Under this scheme the electric utility is obligated to purchase electricity from certified renewable electricity generation facilities at a rate determined by the regulator. FITs are attractive to renewable electricity generators as it considerably reduces risks such as price, hedging and loan interest. Many American states and some Canadian provinces opt to use quotas rather than fixed prices. With quotas the regulator sets the minimum quantity of renewable electricity that the utility is required to purchase.
Market-based policies are usually designed with an underlying environmental component – emission taxes and cap-and-trade (carbon trading) systems. These implicitly encourage renewable electricity by making conventional (fossil fuel) generation more expensive. The most appropriate choice of incentive is largely determined by the intended goal; if it is to reduce emissions, market-based instruments have proven to be more effective as they are broader and offer more flexibility. Where the goal is rapid uptake of renewable electricity, targeted renewable systems are more suitable.
In a more recent commercial thrust towards the utilisation of renewables, Barbados Light & Power Company Limited has been given planning permission to construct a wind farm at Lamberts in St. Lucy. Its designed generation capacity is 32 million kWh/year. Last year the company introduced a renewable energy rider pilot programme which allows eligible customers with renewable power sources to sell excess power to the grid. All kWh sold to the grid are credited at 1.8 times the Fuel Clause Adjustment or 31.5 cents/kWh, whichever is greater. This rider provides a model for broad-based decentralised domestic and IPP grid connections in the future. Eligible customers are encouraged to participate as there is compensation for excess energy that would otherwise be wasted.
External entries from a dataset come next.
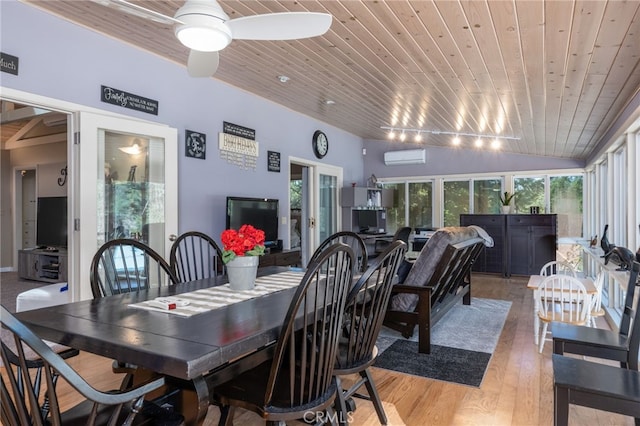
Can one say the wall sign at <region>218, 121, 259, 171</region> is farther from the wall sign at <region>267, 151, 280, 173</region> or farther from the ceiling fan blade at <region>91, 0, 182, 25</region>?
the ceiling fan blade at <region>91, 0, 182, 25</region>

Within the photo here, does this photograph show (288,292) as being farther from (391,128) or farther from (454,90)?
(391,128)

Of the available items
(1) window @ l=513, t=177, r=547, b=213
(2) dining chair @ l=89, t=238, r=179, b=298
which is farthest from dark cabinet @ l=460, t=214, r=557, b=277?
(2) dining chair @ l=89, t=238, r=179, b=298

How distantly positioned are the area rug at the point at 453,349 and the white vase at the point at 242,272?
1405 mm

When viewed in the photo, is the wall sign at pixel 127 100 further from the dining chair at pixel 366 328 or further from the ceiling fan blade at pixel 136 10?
the dining chair at pixel 366 328

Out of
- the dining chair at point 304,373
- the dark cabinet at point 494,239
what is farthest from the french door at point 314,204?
the dining chair at point 304,373

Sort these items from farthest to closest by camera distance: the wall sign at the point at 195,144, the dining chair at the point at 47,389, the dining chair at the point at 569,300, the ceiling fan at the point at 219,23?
the wall sign at the point at 195,144 → the dining chair at the point at 569,300 → the ceiling fan at the point at 219,23 → the dining chair at the point at 47,389

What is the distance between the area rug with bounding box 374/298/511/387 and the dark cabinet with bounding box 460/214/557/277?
2743 mm

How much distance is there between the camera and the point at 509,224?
22.9 feet

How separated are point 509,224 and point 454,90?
13.2 feet

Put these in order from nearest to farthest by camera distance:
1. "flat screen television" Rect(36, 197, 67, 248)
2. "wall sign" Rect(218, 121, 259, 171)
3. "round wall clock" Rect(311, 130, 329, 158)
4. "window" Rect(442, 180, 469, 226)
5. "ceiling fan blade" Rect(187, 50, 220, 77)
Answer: "ceiling fan blade" Rect(187, 50, 220, 77), "wall sign" Rect(218, 121, 259, 171), "round wall clock" Rect(311, 130, 329, 158), "flat screen television" Rect(36, 197, 67, 248), "window" Rect(442, 180, 469, 226)

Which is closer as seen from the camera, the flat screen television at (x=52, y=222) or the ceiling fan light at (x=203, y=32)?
the ceiling fan light at (x=203, y=32)

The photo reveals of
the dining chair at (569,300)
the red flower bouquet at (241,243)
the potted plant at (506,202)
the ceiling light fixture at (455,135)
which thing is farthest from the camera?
the potted plant at (506,202)

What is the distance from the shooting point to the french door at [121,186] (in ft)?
10.7

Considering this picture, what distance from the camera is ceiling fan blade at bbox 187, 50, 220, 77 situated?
2.49 m
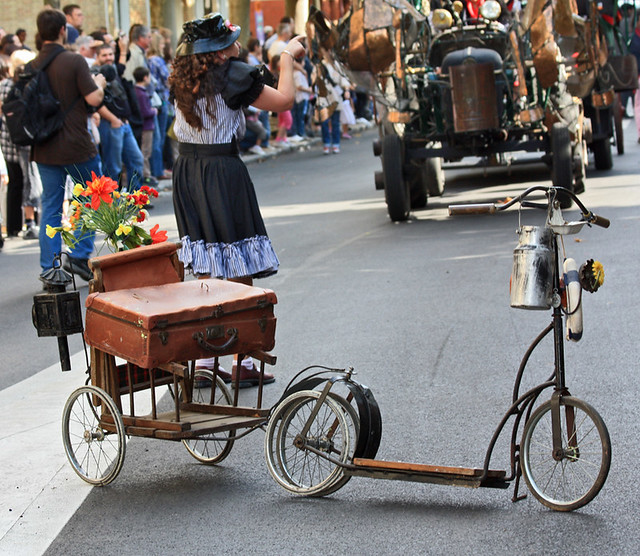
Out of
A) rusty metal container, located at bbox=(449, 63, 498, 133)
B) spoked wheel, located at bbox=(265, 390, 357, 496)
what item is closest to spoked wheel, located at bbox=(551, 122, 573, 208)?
rusty metal container, located at bbox=(449, 63, 498, 133)

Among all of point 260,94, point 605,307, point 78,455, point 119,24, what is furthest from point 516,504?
point 119,24

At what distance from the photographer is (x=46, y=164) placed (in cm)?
1024

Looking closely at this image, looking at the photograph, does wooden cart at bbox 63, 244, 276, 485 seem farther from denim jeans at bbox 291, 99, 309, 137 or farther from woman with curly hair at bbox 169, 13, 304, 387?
denim jeans at bbox 291, 99, 309, 137

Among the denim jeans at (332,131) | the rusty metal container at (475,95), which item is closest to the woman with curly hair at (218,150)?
the rusty metal container at (475,95)

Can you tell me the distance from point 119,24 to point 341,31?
54.8ft

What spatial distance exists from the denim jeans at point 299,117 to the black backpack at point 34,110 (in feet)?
51.3

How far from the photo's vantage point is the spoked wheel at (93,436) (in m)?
4.96

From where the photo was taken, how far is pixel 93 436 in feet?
16.9

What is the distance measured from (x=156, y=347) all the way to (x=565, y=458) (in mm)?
1594

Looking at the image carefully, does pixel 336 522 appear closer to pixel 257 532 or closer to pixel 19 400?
pixel 257 532

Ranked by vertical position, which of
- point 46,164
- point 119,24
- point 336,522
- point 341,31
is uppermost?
point 119,24

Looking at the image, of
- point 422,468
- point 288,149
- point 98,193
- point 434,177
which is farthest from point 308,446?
point 288,149

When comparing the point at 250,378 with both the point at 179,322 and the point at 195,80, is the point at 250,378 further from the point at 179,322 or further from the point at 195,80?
the point at 179,322

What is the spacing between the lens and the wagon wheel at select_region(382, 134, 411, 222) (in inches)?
490
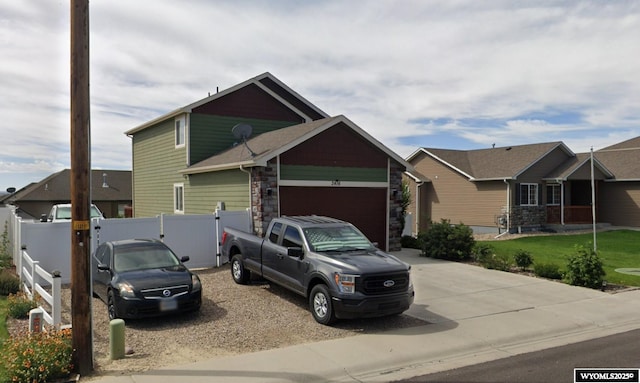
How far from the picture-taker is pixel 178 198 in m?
22.5

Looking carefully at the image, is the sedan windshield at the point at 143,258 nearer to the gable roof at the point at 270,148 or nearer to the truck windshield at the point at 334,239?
the truck windshield at the point at 334,239

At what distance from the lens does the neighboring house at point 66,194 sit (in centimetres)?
4072

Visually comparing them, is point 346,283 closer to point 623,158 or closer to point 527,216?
point 527,216

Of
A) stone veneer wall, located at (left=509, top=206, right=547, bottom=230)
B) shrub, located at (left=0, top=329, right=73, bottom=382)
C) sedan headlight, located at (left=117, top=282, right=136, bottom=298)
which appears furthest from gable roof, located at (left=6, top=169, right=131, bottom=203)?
shrub, located at (left=0, top=329, right=73, bottom=382)

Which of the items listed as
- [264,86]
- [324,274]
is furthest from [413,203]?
[324,274]

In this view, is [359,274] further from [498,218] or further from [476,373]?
[498,218]

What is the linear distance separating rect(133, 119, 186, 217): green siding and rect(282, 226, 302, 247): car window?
12380mm

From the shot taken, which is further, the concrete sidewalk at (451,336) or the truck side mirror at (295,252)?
the truck side mirror at (295,252)

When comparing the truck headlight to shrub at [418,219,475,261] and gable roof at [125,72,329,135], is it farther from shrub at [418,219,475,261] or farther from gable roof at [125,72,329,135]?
gable roof at [125,72,329,135]

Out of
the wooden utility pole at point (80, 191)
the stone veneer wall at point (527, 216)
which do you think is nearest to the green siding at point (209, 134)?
the wooden utility pole at point (80, 191)

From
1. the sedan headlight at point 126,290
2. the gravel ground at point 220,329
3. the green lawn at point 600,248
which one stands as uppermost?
the sedan headlight at point 126,290

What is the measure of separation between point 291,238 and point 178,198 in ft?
44.9

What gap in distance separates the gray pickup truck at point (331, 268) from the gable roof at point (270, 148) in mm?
4431

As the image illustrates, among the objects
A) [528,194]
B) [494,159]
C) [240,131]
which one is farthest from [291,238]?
[494,159]
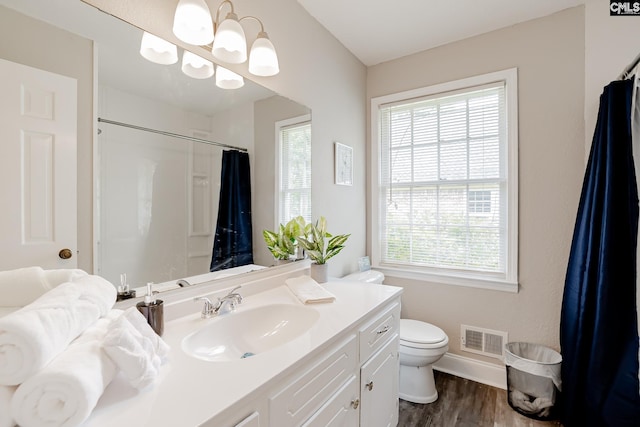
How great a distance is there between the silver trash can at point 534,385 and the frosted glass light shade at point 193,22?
2.42 metres

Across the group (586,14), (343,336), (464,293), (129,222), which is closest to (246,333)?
(343,336)

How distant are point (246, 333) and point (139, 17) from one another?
127cm

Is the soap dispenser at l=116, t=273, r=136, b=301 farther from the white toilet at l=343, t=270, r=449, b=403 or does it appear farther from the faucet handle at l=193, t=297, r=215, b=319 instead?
the white toilet at l=343, t=270, r=449, b=403

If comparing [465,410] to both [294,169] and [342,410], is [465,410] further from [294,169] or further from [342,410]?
[294,169]

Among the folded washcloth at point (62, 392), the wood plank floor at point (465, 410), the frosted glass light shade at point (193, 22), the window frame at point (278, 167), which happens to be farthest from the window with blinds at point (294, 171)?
the wood plank floor at point (465, 410)

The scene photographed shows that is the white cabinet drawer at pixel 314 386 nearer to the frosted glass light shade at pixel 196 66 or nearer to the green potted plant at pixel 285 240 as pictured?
the green potted plant at pixel 285 240

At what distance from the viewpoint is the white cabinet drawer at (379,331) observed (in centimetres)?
132

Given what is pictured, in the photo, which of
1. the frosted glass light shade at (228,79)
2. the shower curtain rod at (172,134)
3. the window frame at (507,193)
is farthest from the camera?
the window frame at (507,193)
The government of Barbados in association with the Inter-American Development Bank commissioned a study on the Sustainable Energy Framework for Barbados; the final report was submitted in July 2010. This document highlights viable opportunities for investment in renewable technologies, energy efficient strategies, financial instruments and regulatory reform among others. As renewable energy policy is being developed the Commission has adopted a pro-active approach in readying itself, through research, for the effective implementation of such policy directives when they come on-stream.